● **Written instruction A**
Based on the passage about Rwanda and the churches, answer yes or no for each statement and quote the words that decide it. (i) Margaret Brearley links outside church leaders' reluctance to assign blame mainly to their ignorance of the background. (ii) The passage treats the racialization of ethnicity before the massacres as a legacy of the European colonial rulers. (iii) Most of the world church press took up the question of why such a genocide could happen in Rwanda.

--- Start Selected text ---

Other contributors, particularly David Gushee in a perceptive chapter, see parallels with other genocides and draw on the immense literature generated by the European Holocaust to identify the genocidal mentality which afflicted Rwandan Hutus. The issue is also raised as to how far such mentalities were a legacy either of the European colonial rulers or of the churches they fostered. But in post-colonial Rwanda, the long-privileged Tutsi were displaced by the down-trodden but revengeful Hutus. And the radicalization and racialization of ethnicity in the twenty-five years before the massacres took place can only be seen as an indigenous growth. The influence of the churches was not used to counter these dangerous tendencies, and hence their complicity with the perpetrators can be deduced, even when they called, in vain, for a cessation of the mass murders.
Outsiders, especially church leaders abroad, from the Pope down, usually deplored all violence but refrained from too narrowly apportioning responsibility. As Margaret Brearley shows, this was largely due to ignorance of the background. Rwanda was a far-off country about which we knew little or nothing – to borrow Neville Chamberlain’s famous words. Too often, it seemed, the world church press assumed that tribal murders were somehow normative and less culpable in Africa than in Europe. Only a few papers tackled the vital question of why such a genocide could occur in what had been the most Christian country on the African continent.

--- End Selected text ---

● **Written instruction B**
Duplicate lines from the records word for word. Begin at the line containing "this 800×450 image." and stop after the line containing "this 300×197 image.", including both. Leave out any picture.

--- Start Extracted records ---

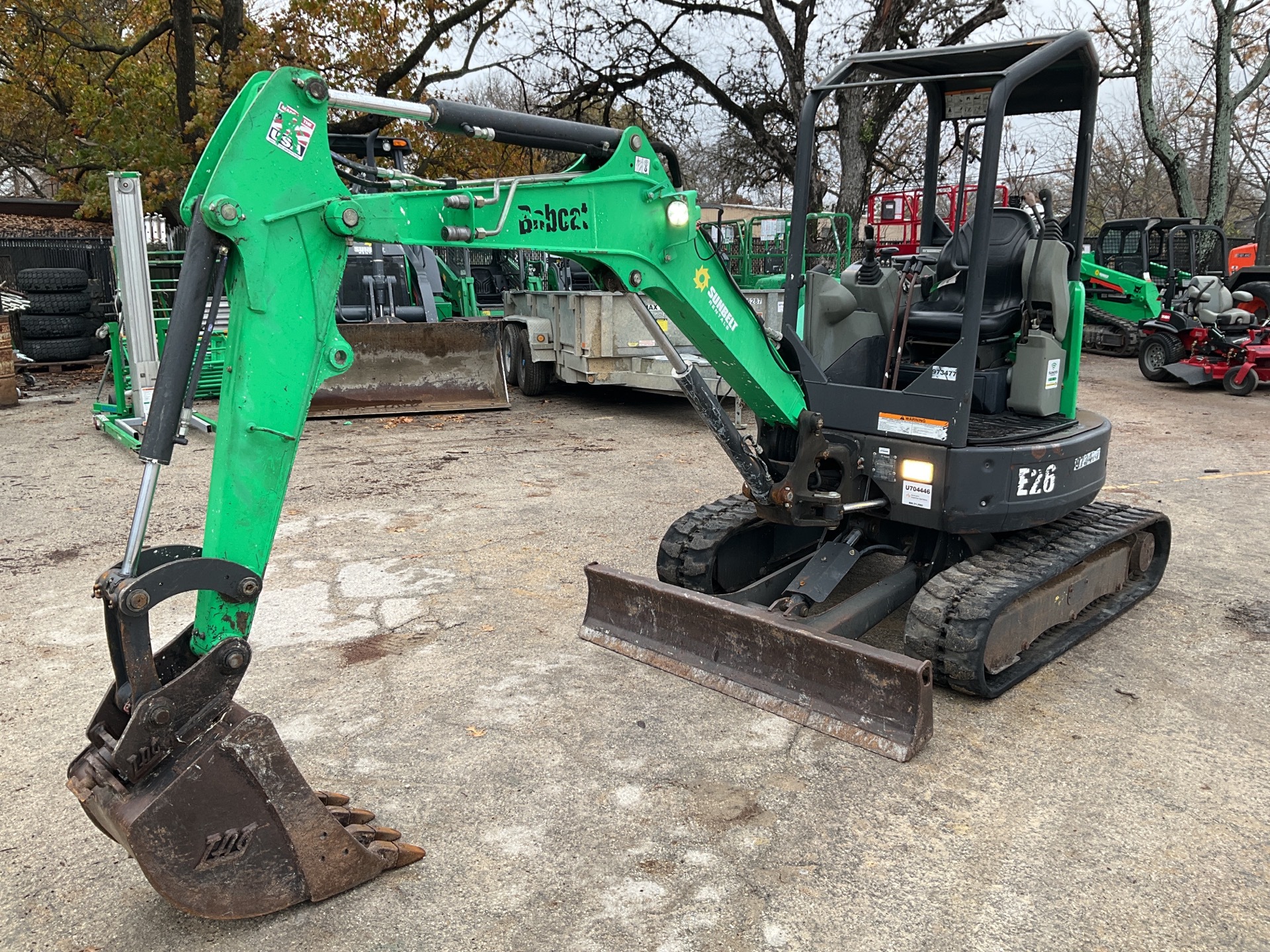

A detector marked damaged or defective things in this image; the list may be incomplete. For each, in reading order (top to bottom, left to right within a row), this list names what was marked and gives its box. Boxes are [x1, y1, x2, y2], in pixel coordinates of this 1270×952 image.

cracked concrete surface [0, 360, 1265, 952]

--- End Extracted records ---
--- Start Extracted records ---

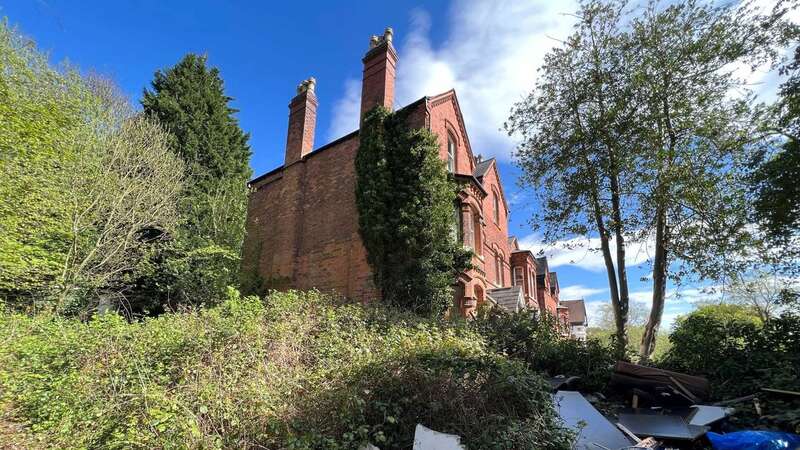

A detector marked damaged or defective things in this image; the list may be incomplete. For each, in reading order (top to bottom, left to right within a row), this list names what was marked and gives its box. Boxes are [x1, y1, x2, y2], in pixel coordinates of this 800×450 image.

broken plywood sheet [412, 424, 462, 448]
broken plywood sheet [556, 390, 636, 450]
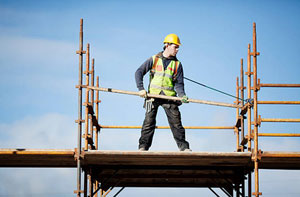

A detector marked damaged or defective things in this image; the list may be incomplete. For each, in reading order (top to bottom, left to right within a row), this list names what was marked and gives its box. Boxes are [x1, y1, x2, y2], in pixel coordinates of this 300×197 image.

--- End Extracted records ---

● **Answer A**
(i) Yes: "As Margaret Brearley shows, this was largely due to ignorance of the background."
(ii) No: "And the radicalization and racialization of ethnicity in the twenty-five years before the massacres took place can only be seen as an indigenous growth."
(iii) No: "Only a few papers tackled the vital question of why such a genocide could occur in what had been the most Christian country on the African continent."

● **Answer B**
A detector marked damaged or defective things in this image; the list may be incomplete. For each, in reading order (top to bottom, left to right within a row), this list names what was marked and gives its box. Boxes are [x1, y1, x2, y2], in pixel coordinates of this 800×450 image.

broken plywood sheet [412, 424, 462, 448]
broken plywood sheet [556, 390, 636, 450]

A detector marked damaged or defective things in this image; the list may be incomplete. For each, in reading order (top to bottom, left to right within a row), this list names what was marked and gives its box. Boxes are [x1, y1, x2, y2], in pixel coordinates of this 300×197 image.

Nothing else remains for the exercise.